BEGIN
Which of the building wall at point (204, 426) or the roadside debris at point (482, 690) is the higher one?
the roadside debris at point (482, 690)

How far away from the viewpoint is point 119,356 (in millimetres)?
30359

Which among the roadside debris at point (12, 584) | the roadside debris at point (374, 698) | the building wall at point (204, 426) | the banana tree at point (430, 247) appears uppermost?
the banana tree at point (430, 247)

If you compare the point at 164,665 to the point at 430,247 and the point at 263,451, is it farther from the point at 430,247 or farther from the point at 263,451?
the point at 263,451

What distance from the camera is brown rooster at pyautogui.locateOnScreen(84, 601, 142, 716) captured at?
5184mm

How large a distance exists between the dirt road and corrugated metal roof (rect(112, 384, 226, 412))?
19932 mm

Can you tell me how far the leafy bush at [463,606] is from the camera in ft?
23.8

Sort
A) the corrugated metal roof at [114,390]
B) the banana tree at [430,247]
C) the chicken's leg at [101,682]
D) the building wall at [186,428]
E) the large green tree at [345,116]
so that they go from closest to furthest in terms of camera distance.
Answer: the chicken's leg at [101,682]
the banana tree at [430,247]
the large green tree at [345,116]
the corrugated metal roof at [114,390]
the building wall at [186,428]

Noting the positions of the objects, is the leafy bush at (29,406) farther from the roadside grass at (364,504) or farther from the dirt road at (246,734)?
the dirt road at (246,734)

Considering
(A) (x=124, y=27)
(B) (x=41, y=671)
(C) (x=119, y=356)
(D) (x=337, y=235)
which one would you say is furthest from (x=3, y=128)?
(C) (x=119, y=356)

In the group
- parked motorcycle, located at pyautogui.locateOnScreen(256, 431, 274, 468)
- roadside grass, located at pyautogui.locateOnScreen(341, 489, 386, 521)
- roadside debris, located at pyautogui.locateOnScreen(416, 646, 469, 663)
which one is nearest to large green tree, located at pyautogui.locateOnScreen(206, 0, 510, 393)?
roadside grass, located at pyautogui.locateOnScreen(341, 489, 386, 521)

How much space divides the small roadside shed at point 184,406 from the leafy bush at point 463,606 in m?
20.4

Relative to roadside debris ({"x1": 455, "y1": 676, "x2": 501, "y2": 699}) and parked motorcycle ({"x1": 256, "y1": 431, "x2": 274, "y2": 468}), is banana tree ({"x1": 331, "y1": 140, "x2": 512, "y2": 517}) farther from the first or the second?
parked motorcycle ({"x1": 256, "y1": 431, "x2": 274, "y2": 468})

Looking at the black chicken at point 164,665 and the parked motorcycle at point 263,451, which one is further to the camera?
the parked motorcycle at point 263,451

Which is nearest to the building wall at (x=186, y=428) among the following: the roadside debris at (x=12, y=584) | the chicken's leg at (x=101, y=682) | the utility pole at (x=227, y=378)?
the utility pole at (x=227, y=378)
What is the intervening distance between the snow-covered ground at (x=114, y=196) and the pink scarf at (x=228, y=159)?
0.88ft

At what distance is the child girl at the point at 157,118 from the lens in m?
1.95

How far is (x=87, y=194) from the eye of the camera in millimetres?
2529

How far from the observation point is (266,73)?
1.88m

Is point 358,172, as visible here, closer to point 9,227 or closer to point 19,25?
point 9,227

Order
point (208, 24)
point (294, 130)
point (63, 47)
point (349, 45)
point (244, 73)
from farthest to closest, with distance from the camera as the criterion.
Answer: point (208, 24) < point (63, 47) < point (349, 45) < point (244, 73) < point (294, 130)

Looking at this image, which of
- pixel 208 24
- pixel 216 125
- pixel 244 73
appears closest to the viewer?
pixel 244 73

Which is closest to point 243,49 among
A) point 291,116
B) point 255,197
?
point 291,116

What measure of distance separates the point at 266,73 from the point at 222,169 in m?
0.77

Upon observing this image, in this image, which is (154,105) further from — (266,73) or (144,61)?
END
Quote each line above in full, word for word.

Which of the building wall at point (204, 426) or the roadside debris at point (482, 690) is the higher one?
the roadside debris at point (482, 690)

How far away from the viewpoint is point 119,356 (in millimetres)?
30359

Which among the roadside debris at point (12, 584) | the roadside debris at point (374, 698) | the building wall at point (204, 426) | the banana tree at point (430, 247) appears uppermost?
the banana tree at point (430, 247)

If you compare the point at 164,665 to the point at 430,247 and the point at 263,451, is it farther from the point at 430,247 or farther from the point at 263,451?
the point at 263,451

What distance from the camera is brown rooster at pyautogui.locateOnScreen(84, 601, 142, 716) captured at?
5184mm

How large a distance exists between the dirt road and corrugated metal roof (rect(112, 384, 226, 412))?
19932 mm

Can you tell me how far the leafy bush at [463,606] is from the camera in ft?
23.8

Sort
A) the corrugated metal roof at [114,390]
B) the banana tree at [430,247]
C) the chicken's leg at [101,682]
D) the building wall at [186,428]
E) the large green tree at [345,116]
so that they go from closest to furthest in terms of camera distance.
Answer: the chicken's leg at [101,682]
the banana tree at [430,247]
the large green tree at [345,116]
the corrugated metal roof at [114,390]
the building wall at [186,428]

Noting the positions of the objects, is the leafy bush at (29,406) farther from the roadside grass at (364,504) or farther from the dirt road at (246,734)?
the dirt road at (246,734)

Considering
(A) (x=124, y=27)
(B) (x=41, y=671)
(C) (x=119, y=356)
(D) (x=337, y=235)
which one would you say is furthest from (x=3, y=128)?
(C) (x=119, y=356)

In the group
- parked motorcycle, located at pyautogui.locateOnScreen(256, 431, 274, 468)
- roadside grass, located at pyautogui.locateOnScreen(341, 489, 386, 521)
- roadside debris, located at pyautogui.locateOnScreen(416, 646, 469, 663)
which one is nearest to large green tree, located at pyautogui.locateOnScreen(206, 0, 510, 393)?
roadside grass, located at pyautogui.locateOnScreen(341, 489, 386, 521)

How much space divides the small roadside shed at point 184,406 from the leafy bush at point 463,606 in m?
20.4

Relative to roadside debris ({"x1": 455, "y1": 676, "x2": 501, "y2": 699}) and parked motorcycle ({"x1": 256, "y1": 431, "x2": 274, "y2": 468}), is banana tree ({"x1": 331, "y1": 140, "x2": 512, "y2": 517}) farther from the first or the second?
parked motorcycle ({"x1": 256, "y1": 431, "x2": 274, "y2": 468})

Looking at the black chicken at point 164,665 and the parked motorcycle at point 263,451, which one is further to the camera?
the parked motorcycle at point 263,451

Which is nearest to the building wall at (x=186, y=428) among the following: the roadside debris at (x=12, y=584) | the chicken's leg at (x=101, y=682) | the utility pole at (x=227, y=378)?
the utility pole at (x=227, y=378)
What is the intervening distance between the snow-covered ground at (x=114, y=196) and the pink scarf at (x=228, y=159)?
0.88ft

At what distance is the child girl at the point at 157,118 from the lens in m?
1.95

How far is (x=87, y=194) from the eye of the camera in millimetres?
2529

How far from the observation point is (266,73)?
1.88m

Is point 358,172, as visible here, closer to point 9,227 or closer to point 19,25?
point 9,227

Order
point (208, 24)
point (294, 130)
point (63, 47)
point (349, 45)
point (244, 73)
from farthest to closest, with distance from the camera as the criterion.
Answer: point (208, 24) < point (63, 47) < point (349, 45) < point (244, 73) < point (294, 130)

Looking at this image, which of
- pixel 208 24
- pixel 216 125
- pixel 244 73
appears closest to the viewer?
pixel 244 73

Which is closest to point 243,49 among
A) point 291,116
B) point 255,197
?
point 291,116

What measure of distance separates the point at 266,73 from the point at 222,169 in m?
0.77

Upon observing this image, in this image, which is (154,105) further from — (266,73) or (144,61)?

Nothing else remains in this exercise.